Write the next part of the passage below about glycolysis-related hub genes, picking up right after its last sentence.

◆ Exercise text ◆
┄┄┄┄┄┄

Based on 9 glycolysis-related gene expression, principal component analysis of the training cohort, testing cohort, and entire EC cohort displayed a significantly different distribution pattern of high and low risk which indicating their difference in glycolysis phenotype (Fig. 9A-C).
Genetic Information of the Glycolysis-related genes
The genetic alteration in the Glycolysis-related genes was analyzed with cBioPortal software. The network constructed by B3GAL, DCN, GLCE, GYS2 and their most associated neighbor genes were exhibited (only four out of the 9 genes had a joint node, while the remaining 5 genes had no junctions and were not shown) (Fig. 10A). Figure 10B-C illustrated that the 9 genes were altered in 92 (17%) from the 547 patients; LCT and CAPN5 showed most diverse alteration including amplification, missense mutation etc.
Validation of Glycolysis-related hub genes
All of the 9 glycolysis-related hub genes were validated in TCGA data. We found that DCN had the higher expression level of EC tissues than that of healthy tissues, while the B3GALT6, PAM, LCT, GMPPB, GLCE, CAPN5, GYS2 and FBP2 had the lower expression levels of EC tissues than that of healthy tissues (FIGS5A-I). We further validated the 9 glycolysis-related hub genes including B3GALT6, PAM, LCT, GMPPB, GLCE, DCN, CAPN5, GYS2 and FBP2 using immunohistochemistry. PAM, GMPPB, GLCE, CAPN5, GYS2 and FBP2 had the consistent expression trend. B3GALT6 and LCT were not available in the database (Fig. 11A-G). AUC value was used to identify the diagnostic efficacy of distinguishing normal and cancerous tissues, AUC value of 9 genes combined diagnosis was 0.992, which means the 9 genes can well identify cancer tissue and normal tissue (Fig. 11H). Regarding prognosis, Kaplan-Meier curves showed that higher expression of CAPN5, FBP2 and GYS2 correlated significantly with poor overall survival (OS), while the lower expression of DCN, GMPPB and PAM correlated significantly with OS (FIGS7).

┄┄┄┄┄┄

◆ Extracted records ◆
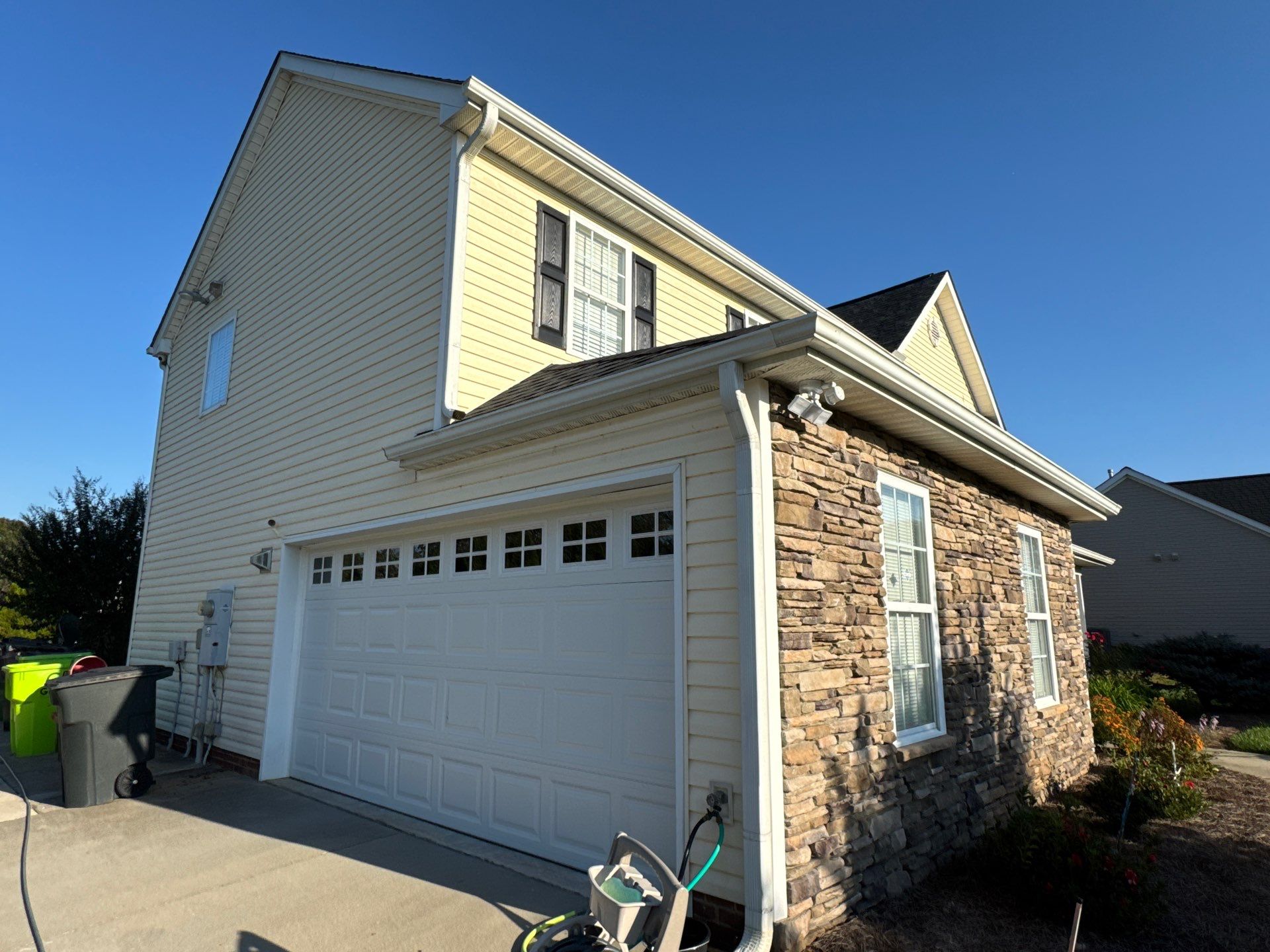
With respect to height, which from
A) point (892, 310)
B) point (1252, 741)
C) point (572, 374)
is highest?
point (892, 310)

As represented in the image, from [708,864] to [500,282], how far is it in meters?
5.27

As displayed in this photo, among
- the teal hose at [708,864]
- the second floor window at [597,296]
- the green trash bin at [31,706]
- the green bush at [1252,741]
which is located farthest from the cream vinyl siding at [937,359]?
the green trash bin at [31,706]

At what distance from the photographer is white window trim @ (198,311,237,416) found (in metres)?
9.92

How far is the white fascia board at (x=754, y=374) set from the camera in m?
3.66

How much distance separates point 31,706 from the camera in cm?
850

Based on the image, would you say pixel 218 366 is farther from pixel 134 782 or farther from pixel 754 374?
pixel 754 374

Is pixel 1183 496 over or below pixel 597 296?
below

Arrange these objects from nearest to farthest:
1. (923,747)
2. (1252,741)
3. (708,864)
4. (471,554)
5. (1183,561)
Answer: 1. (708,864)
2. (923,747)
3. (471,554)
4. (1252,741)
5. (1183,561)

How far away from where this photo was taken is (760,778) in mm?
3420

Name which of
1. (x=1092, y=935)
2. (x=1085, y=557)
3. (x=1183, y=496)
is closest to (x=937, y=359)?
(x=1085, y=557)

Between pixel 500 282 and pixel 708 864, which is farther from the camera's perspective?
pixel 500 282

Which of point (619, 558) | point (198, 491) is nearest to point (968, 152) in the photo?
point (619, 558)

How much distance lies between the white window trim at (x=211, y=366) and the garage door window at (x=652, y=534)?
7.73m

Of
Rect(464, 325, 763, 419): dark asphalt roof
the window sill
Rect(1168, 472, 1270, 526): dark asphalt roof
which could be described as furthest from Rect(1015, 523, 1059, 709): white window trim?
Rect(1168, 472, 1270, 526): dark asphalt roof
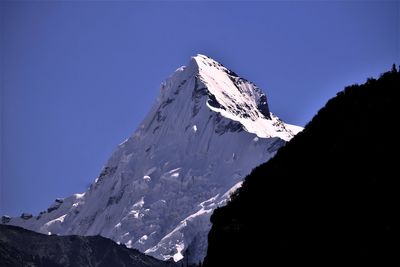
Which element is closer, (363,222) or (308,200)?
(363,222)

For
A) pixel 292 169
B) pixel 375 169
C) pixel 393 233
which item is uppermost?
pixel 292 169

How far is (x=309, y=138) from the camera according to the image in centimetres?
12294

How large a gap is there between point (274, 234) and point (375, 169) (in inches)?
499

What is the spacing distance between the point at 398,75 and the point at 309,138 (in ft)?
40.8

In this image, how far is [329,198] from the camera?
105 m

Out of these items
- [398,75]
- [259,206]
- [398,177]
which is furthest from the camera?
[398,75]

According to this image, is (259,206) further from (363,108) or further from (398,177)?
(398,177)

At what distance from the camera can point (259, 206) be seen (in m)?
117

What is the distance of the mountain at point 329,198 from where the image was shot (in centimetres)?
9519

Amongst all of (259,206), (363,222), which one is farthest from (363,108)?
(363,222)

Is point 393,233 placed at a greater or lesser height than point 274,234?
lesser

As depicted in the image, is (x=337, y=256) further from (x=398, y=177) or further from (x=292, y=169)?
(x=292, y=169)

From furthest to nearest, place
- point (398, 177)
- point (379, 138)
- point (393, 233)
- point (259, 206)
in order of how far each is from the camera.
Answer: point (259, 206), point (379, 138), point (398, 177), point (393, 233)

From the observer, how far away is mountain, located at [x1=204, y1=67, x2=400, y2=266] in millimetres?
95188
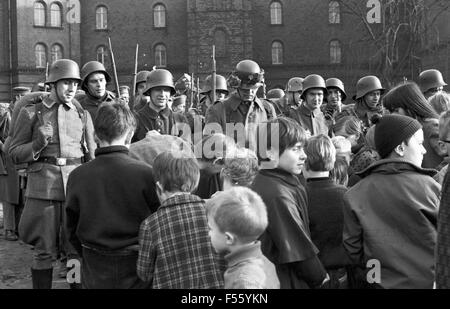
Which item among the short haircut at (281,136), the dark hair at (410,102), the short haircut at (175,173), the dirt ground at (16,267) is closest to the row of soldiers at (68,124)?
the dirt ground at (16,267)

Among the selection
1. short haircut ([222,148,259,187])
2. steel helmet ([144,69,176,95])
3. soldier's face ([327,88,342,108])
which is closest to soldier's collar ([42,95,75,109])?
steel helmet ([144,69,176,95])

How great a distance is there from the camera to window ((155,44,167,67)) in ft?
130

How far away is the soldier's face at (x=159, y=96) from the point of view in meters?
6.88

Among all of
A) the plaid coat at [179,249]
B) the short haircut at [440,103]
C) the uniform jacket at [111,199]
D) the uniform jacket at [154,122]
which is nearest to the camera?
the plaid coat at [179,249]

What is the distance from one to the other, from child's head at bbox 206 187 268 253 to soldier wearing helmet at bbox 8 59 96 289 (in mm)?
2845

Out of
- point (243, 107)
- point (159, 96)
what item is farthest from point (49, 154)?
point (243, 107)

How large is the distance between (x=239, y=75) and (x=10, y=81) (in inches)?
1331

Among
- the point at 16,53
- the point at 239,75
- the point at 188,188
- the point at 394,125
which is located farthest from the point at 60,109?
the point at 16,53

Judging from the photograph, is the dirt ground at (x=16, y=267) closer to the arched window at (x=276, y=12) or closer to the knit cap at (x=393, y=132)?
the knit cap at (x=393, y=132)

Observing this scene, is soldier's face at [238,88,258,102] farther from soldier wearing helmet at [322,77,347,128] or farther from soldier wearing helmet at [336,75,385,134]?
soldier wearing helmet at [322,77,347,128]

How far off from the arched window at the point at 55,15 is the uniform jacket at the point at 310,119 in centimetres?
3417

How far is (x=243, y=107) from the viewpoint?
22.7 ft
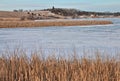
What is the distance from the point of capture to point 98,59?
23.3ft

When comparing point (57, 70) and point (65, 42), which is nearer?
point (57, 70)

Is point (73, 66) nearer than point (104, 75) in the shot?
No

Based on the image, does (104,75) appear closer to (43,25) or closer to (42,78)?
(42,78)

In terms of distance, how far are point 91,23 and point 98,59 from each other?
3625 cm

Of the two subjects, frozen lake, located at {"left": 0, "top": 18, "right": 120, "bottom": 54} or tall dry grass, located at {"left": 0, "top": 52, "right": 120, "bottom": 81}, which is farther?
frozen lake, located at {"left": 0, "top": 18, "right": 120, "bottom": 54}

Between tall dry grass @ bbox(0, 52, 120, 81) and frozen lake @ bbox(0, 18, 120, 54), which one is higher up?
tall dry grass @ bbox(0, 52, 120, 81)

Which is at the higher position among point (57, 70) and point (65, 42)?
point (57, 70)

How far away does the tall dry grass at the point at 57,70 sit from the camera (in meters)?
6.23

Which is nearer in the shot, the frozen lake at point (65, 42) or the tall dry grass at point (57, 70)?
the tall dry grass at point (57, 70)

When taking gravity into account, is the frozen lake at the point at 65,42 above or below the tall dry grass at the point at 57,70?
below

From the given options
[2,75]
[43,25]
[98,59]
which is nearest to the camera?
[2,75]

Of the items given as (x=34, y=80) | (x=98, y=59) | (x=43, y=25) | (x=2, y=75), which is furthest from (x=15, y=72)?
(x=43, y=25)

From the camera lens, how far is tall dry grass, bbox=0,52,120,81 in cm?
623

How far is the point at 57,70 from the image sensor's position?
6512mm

┄┄┄┄┄┄

◆ Result of this task ◆
Association between Nine hub genes and genetic mutations
We compared the frequency of genetic mutations between high- and low- risk score groups through R package maftools. The high-risk group had somatic mutations in the following order: TP53 > PTEN > PIK3CA > ARID1A > TTN > PIK3R1 > KMT2D > CTNNB1 > CTCF > MUC16 (FIGS6A). The low-risk group had somatic mutations in the following order: PTEN > ARID1A > PIK3CA > TTN > PIK3R1 > CTCF > KMT2D > ZFHX3 > MUC16 > MUC5B (FIGS6B). Furthermore, we found that the patients in the low-risk group showed obvious mutation signatures, compared with patients in the high-risk group (FIGS6C-D).
Identification of nine cell cycle-related genes risk score associated biological pathways
GSEA further analyzes high- and low- risk group samples, revealing the main enrichment pathway. The samples of the high-risk group were mainly concentrated on the pathways such as dna repair, g2m checkpoint, myc targets v1 and myc targets v2. The samples of the low-risk group were mainly concentrated on the pathways such as bile acid metabolism, fatty acid metabolism, heme metabolism and xenobiotic metabolism (Fig. 12).